Now in a seperate file, I am testing my hashing.process using a AnyWordSpec Test as follows:

"The hashing .process " should {
// some cases here that complete succesfully 
"fail to hash a spark dataframe due to type mismatch " in {
  val goodColumns = Seq("language", "usersCount", "ID", "personalData")
  val badDataSample =
    Seq(
      ("Java", "20000", 2, "happy"),
      ("Python", "100000", 3, "happy"),
      ("Scala", "3000", 1, "jolly")
    )
  
  val badDf =
    spark.sparkContext.parallelize(badDataSample).toDF(goodColumns: _*)

  val thrown = intercept[org.apache.spark.sql.AnalysisException] {
    val hashedResultDf =
      hashing.process(hashFieldNames)(badDf) 
      
  }
  assert (thrown.getMessage === // some lengthy error message that I do not want to copy paste in its entirety. 

Usually, as I understand, one would want to hard code the whole error message to ensure that it is indeed as we expect.
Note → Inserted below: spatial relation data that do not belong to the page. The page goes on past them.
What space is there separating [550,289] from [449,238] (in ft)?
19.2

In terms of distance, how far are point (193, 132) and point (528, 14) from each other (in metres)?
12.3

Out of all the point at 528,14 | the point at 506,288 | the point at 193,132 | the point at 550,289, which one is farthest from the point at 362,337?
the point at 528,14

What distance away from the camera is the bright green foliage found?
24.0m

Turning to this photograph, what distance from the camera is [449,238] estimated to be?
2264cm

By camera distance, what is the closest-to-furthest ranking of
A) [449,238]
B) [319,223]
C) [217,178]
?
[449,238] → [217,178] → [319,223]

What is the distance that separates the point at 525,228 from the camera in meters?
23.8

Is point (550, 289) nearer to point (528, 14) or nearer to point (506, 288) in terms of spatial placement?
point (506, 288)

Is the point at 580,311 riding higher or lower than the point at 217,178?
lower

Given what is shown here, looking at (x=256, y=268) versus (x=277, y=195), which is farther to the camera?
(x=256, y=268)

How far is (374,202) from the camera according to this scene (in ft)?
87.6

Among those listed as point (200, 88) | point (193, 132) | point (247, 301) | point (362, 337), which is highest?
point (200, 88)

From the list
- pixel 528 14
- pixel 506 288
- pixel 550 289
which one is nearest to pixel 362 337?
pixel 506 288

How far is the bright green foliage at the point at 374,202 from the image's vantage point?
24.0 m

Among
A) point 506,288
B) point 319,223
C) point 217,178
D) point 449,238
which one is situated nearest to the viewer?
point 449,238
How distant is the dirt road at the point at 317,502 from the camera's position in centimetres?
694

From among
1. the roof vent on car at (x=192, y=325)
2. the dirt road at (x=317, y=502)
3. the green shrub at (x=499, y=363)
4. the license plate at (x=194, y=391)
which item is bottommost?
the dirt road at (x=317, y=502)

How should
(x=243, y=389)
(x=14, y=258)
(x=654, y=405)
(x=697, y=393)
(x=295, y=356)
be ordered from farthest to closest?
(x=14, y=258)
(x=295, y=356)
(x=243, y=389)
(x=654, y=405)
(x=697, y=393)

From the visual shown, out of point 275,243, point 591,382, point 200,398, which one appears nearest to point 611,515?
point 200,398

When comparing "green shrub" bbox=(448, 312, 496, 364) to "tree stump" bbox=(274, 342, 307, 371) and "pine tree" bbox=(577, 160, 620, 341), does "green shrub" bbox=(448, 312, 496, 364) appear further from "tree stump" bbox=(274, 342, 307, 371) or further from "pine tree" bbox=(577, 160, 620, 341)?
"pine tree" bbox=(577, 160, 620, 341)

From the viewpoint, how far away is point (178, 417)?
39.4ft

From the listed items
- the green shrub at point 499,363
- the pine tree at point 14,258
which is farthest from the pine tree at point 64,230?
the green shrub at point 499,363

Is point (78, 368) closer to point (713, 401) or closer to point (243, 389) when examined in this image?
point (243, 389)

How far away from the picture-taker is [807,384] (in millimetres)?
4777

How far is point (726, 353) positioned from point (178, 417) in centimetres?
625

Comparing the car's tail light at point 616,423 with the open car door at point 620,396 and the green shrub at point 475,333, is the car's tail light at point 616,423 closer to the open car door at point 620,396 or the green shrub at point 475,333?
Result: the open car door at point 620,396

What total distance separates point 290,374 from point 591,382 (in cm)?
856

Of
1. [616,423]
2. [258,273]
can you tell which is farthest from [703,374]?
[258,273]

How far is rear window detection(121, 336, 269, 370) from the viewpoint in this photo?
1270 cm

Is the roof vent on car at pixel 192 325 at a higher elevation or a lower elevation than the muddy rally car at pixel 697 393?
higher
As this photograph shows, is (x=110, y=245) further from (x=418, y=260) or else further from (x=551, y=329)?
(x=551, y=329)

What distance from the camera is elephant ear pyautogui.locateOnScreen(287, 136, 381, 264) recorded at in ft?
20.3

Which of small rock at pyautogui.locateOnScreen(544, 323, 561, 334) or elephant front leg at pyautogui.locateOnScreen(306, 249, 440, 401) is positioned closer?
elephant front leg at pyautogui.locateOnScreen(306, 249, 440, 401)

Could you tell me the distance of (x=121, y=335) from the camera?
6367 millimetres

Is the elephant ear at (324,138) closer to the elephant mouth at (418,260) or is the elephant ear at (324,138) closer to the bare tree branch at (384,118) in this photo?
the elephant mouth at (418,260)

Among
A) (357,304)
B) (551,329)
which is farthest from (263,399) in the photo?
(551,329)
However, the message is very lengthy and I am wondering if there is no better approach.

Basically, I have two questions:

a.) Is it considered good practice to match only the beginning part of error message and then follow up with a regex ? I am thinking something like this: thrown.getMessage === "[cannot resolve sha2(ID, 256) due to data type mismatch: argument 1 requires binary type, however, ID is of int type.;" + regexpattern \;(.*))

b.) If a.) is considered a hacky approach, do you have any working suggestion on how to do it properly ?

Note: Small errors possible with code above, I adapted it for SO post. But you should get the idea.


Solution

  • You should not be asserting exception messages (unless they are surfced to the user, or something downndstream relies on them). If throwing an exception is a part of contract, then you should be throwing one of a specific type with a given error code, and tests should be asserting that. And if it isn't, then who cares what the message said?